Page excerpt:
· · · · ·
# Google Data Analyst Bellabeat Case Study 


# Deliverables 
1. A clear summary of the business task
2. A description of all data sources used
3. Documentation of any cleaning or manipulation of data
4. A summary of the analysis
5. Supporting visualizations and key findings
6. Top high-level content recommendations based on the analysis

# Business Task 
****Identify trends in the use of health smart devices and implement those insights to a Bellabeat product in order to keep the products up to date with people´s preferences.****

# Data Sources Used 


#### FitBit Data Source
This data set comes from Kaggle through the following link: https://www.kaggle.com/arashnic/fitbit

**Acknowlegement:** 

Furberg, Robert; Brinton, Julia; Keating, Michael ; Ortiz, Alexa
https://zenodo.org/record/53894#.YMoUpnVKiP9


More about this data set:
* It is a Secord Party Data Set that was collected by Amazon Mechanical Turk
* It is a Public Data Set 
* It has its own identifyer so we can trust is reliable and safe
* It has unique data about the use of health smart devices, so we can analyze it in order to identify possible trends. 
* Data was collected in 2016, so up to date data might be needed to have a better analysis. 


# Data Preparation

Our first task is to load packages and our data into variables so we have a better manipulation during the analysis. 
We will use packages dedicated to data manipulation and visualization in R. 


In [None]:
install.packages("tidyverse")
install.packages("janitor")
install.packages("skimr")
install.packages("lubridate")
library(tidyverse)
library(janitor)
library(skimr)
library(lubridate)

In [None]:
daily_sleep <- read_csv("../input/fitbit/Fitabase Data 4.12.16-5.12.16/sleepDay_merged.csv")
daily_activity <- read_csv("../input/fitbit/Fitabase Data 4.12.16-5.12.16/dailyActivity_merged.csv")
daily_steps  <- read_csv("../input/fitbit/Fitabase Data 4.12.16-5.12.16/dailySteps_merged.csv")
weight <- read_csv("../input/fitbit/Fitabase Data 4.12.16-5.12.16/weightLogInfo_merged.csv")
hour_calories <- read_csv("../input/fitbit/Fitabase Data 4.12.16-5.12.16/hourlyCalories_merged.csv")
hour_intensities <- read_csv("../input/fitbit/Fitabase Data 4.12.16-5.12.16/hourlyIntensities_merged.csv")
heartrate <- read_csv("../input/fitbit/Fitabase Data 4.12.16-5.12.16/heartrate_seconds_merged.csv")


# Data Cleaning 

Now that we have our packages and data are ready to use, we can start with the cleaning process. 

In [None]:

# Daily Sleep Data, clean names, remove empty rows and arrange the data set by "id" in a new variable called "daily_sleepV2"
· · · · ·
Collected material:
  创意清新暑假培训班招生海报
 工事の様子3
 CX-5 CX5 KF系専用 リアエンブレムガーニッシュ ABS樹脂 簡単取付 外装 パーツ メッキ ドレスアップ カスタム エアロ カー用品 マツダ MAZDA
· · · · ·
What you should do: Continue the Bellabeat case study notebook from its last line, writing the next part of its data cleaning step.

Response to this task:
# We add a new column with the correct date format 

daily_sleepV2 <- daily_sleep %>% clean_names() %>% remove_empty() %>% arrange(id)
daily_sleepV2$date <-mdy_hms(daily_sleepV2$sleep_day)

# Daily Activity Data, clean names, remove empty rows and arrange the data set by "id" in a new variable called "daily_activityV2"
# We add a new column with the correct date format 

daily_activityV2 <- daily_activity %>% clean_names() %>% remove_empty %>% arrange(id)
daily_activityV2$date <- mdy(daily_activityV2$activity_date)

# Daily Steps Data, clean names, remove empty rows, arrange the data set by "id" in a new variable called "daily_activityV2" and rename the colum "step_total" to "total_steps"
# We add a new column with the correct date format 

daily_stepsV2 <- daily_steps %>% clean_names() %>% remove_empty() %>% rename(total_steps = step_total) %>% arrange(id)
daily_stepsV2$date <- mdy(daily_stepsV2$activity_day)

# Weight Data, clean names, remove empty rows, arrange the data set by "id" in a new variable called "weightV2" and rename the colum "date" to "old_date"
# We add a new column with the correct date format 

weightV2 <- weight %>% clean_names() %>% remove_empty() %>% rename(old_date=date) %>% arrange(id)
weightV2$date <- mdy_hms(weightV2$old_date)

# Hourly Calories Data, clean names, remove empty rows and arrange the data set by "id" in a new variable called "hour_caloriesV2"
# We add a new column with the correct date format 

hour_caloriesV2 <- hour_calories %>% clean_names() %>% remove_empty() %>% arrange(id)
hour_caloriesV2$date <- mdy_hms(hour_caloriesV2$activity_hour)

# Hourly Intensities Data, clean names, remove empty rows and arrange the data set by "total_intensity" in a new variable called "hour_caloriesV2"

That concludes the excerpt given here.